De ce fait, l’adage popularisé par le poète Jean de La Fontaine en guise de morale de la fable Le Loup et l’Agneau – « La loi du plus fort est toujours la meilleure » – est l’exact contraire de ce qui fonde le miracle du 9 mai 1950, où, dans la « déclaration Schuman », prévaut pour la première fois l’égalité des droits entre partenaires, point essentiel qui embarque l’Allemagne d’Adenauer dans l’aventure européenne. Voilà dépassée la logique des traités guerriers. Sans doute cette « égalité de droit » s’inscrit-elle aussi dans une forme d’humanisme distillé tant par la philosophie grecque et le juridisme romain que par le christianisme qui irrigue l’histoire européenne.

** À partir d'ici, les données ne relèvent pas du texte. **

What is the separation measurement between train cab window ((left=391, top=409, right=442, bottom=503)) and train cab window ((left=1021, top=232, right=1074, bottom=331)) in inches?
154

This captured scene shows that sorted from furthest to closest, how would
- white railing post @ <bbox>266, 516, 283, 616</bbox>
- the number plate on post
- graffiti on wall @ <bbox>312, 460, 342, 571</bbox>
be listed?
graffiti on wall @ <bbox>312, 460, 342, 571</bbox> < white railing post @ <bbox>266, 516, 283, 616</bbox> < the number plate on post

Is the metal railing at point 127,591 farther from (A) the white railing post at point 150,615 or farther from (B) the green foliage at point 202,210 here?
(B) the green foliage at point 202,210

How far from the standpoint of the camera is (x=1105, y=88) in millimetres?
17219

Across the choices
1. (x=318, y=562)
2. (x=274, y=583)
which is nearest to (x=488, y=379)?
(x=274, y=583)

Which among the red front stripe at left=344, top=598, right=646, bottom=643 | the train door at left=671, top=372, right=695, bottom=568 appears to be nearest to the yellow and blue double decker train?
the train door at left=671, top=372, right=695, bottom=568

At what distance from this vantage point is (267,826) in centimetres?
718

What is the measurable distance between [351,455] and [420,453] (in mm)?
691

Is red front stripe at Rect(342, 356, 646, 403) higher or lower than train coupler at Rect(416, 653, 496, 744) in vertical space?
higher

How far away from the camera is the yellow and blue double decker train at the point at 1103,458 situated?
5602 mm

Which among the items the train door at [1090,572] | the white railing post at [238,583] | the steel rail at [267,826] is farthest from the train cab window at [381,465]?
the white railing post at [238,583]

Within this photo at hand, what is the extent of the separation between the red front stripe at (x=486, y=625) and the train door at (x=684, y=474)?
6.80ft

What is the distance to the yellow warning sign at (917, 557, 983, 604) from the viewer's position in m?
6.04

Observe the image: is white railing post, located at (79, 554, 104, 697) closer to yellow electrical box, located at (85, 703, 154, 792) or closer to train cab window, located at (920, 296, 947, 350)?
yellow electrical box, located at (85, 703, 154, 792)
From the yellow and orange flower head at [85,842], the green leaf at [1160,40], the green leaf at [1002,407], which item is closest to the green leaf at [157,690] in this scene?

Dans le même temps, il est toujours sage d’écouter Blaise Pascal lorsqu’il rappelle que « la justice sans la force est impuissante ; la force sans la justice est tyrannique. La justice sans force est contredite parce qu’il y a toujours des méchants. La force sans la justice est accusée. Il faut donc mettre ensemble la justice et la force, et pour cela faire que ce qui est juste soit fort ou que ce qui est fort soit juste ».

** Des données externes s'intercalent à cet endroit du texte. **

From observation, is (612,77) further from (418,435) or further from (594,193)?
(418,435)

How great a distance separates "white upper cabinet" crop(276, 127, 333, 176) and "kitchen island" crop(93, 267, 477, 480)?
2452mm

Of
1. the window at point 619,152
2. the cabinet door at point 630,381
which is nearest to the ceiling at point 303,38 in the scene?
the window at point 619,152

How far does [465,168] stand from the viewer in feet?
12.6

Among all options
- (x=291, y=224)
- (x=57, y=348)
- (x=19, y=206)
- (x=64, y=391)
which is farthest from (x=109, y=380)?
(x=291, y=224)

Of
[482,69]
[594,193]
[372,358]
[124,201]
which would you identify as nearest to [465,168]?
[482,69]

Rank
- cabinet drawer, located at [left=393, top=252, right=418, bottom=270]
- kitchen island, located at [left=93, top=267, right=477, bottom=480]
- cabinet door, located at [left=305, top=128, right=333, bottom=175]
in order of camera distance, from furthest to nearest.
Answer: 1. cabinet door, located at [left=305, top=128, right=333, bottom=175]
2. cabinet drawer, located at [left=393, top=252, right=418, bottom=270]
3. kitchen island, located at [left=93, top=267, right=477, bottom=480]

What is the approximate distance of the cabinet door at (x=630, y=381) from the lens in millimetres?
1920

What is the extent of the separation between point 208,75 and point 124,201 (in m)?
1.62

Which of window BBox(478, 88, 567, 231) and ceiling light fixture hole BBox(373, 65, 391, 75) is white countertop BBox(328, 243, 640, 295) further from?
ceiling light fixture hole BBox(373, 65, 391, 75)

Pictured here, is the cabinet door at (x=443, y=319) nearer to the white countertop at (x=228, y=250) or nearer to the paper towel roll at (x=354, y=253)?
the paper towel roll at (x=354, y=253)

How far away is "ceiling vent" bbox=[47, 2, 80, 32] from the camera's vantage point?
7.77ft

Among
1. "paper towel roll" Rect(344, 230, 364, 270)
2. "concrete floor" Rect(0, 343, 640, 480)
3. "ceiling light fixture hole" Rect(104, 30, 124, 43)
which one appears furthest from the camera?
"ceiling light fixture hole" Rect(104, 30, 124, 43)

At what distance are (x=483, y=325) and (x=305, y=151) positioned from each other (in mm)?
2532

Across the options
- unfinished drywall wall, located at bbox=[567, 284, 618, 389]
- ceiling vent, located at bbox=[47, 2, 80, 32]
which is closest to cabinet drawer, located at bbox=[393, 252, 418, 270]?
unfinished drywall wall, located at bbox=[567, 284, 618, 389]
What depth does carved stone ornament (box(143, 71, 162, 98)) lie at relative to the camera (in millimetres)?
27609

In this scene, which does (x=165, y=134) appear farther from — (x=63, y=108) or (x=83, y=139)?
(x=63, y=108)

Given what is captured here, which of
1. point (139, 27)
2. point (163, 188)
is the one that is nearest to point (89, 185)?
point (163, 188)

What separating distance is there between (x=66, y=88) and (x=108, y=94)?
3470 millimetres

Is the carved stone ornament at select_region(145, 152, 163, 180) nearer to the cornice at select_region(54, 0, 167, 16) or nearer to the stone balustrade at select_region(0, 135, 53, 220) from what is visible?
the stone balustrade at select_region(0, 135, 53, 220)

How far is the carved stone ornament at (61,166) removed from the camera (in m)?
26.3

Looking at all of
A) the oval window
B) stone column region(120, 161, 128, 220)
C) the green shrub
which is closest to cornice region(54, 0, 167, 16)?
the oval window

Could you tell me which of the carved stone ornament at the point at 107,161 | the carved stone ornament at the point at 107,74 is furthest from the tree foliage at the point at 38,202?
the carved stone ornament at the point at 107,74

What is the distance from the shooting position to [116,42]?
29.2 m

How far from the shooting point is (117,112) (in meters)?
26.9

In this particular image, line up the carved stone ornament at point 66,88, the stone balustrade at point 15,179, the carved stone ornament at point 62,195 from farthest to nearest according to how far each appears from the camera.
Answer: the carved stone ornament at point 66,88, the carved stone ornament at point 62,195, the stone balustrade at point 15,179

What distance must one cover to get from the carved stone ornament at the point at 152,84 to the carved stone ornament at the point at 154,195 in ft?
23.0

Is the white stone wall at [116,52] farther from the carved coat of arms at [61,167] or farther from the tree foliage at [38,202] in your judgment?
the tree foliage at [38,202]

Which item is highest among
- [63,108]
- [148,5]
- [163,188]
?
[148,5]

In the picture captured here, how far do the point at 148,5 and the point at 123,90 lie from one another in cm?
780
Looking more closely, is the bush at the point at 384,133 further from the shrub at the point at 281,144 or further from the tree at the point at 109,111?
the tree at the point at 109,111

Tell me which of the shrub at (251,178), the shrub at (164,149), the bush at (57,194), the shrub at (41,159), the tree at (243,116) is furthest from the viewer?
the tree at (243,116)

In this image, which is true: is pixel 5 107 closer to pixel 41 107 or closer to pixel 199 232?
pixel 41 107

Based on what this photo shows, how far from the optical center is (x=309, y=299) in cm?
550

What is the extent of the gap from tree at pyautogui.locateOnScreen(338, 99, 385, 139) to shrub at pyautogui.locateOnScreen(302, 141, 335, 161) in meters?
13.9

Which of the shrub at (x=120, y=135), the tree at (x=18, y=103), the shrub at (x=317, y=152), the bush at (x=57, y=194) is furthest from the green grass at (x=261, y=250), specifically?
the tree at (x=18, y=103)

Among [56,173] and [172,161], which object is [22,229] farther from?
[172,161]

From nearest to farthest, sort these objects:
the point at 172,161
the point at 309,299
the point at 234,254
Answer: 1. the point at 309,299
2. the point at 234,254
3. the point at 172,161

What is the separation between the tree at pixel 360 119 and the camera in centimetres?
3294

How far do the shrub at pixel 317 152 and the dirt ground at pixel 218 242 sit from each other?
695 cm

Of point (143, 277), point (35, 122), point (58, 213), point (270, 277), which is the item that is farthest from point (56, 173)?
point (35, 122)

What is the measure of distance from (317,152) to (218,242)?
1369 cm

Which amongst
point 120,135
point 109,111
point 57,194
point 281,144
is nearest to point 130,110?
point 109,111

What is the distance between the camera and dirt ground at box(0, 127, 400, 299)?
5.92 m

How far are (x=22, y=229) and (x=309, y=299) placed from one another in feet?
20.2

Pascal nous plonge au cœur du destin européen. Aujourd’hui, au sein de l’Union européenne, c’est avant tout la primauté du droit européen, au sein des différents ordres juridiques, qui garantit à chacun de ne pas subir l’adage de Jean de La Fontaine. Le projet européen est puissant sur notre continent du fait de l’effectivité directe de ses lois.

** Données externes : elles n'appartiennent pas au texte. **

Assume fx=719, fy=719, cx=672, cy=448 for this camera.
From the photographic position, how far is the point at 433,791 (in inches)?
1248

Et nous voilà, à ce moment incroyable et terrifiant de ces premiers jours de 2026, devant un défi sans précédent lancé à notre communauté de destin, à nous Européens. Il nous faut, pour la première fois depuis presque un siècle, assumer, seuls au cœur du monde, l’impératif de Blaise Pascal, « faire que ce qui est juste soit fort ou que ce qui est fort soit juste ». Avec la sortie assumée par les États-Unis de la famille bienveillante de la force du droit, l’Europe retrouve certes un destin singulier au cœur du monde, mais également une obligation de l’assumer pour exister encore.